◆ ACTION ITEM ◆
For the copy, please give all of the data again exactly and leave the pictures out.

◆ PROVIDED MATERIAL ◆
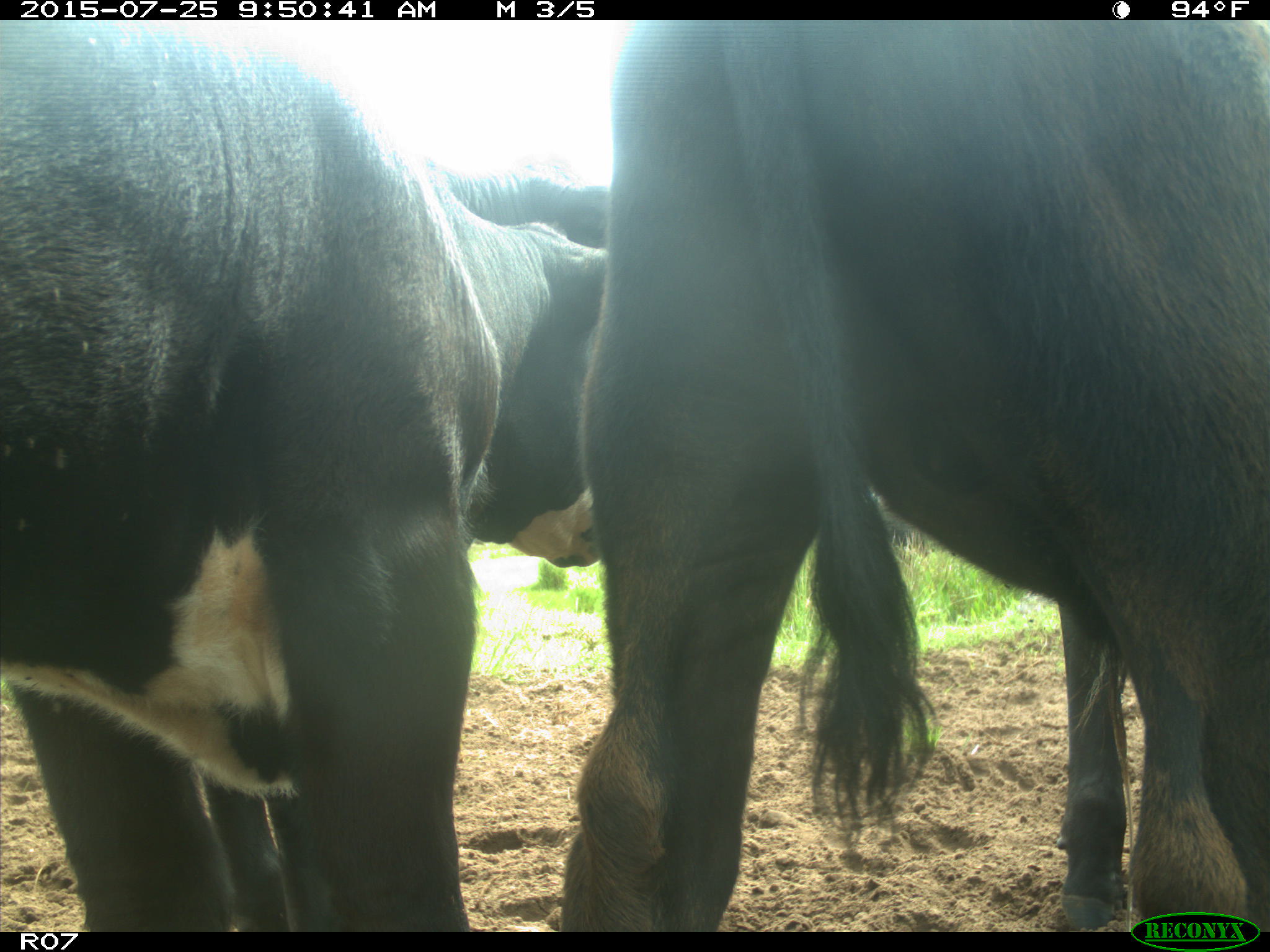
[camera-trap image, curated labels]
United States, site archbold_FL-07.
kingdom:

◆ YOUR SOLUTION ◆
[camera-trap image, curated labels]
United States, site archbold_FL-07.
kingdom:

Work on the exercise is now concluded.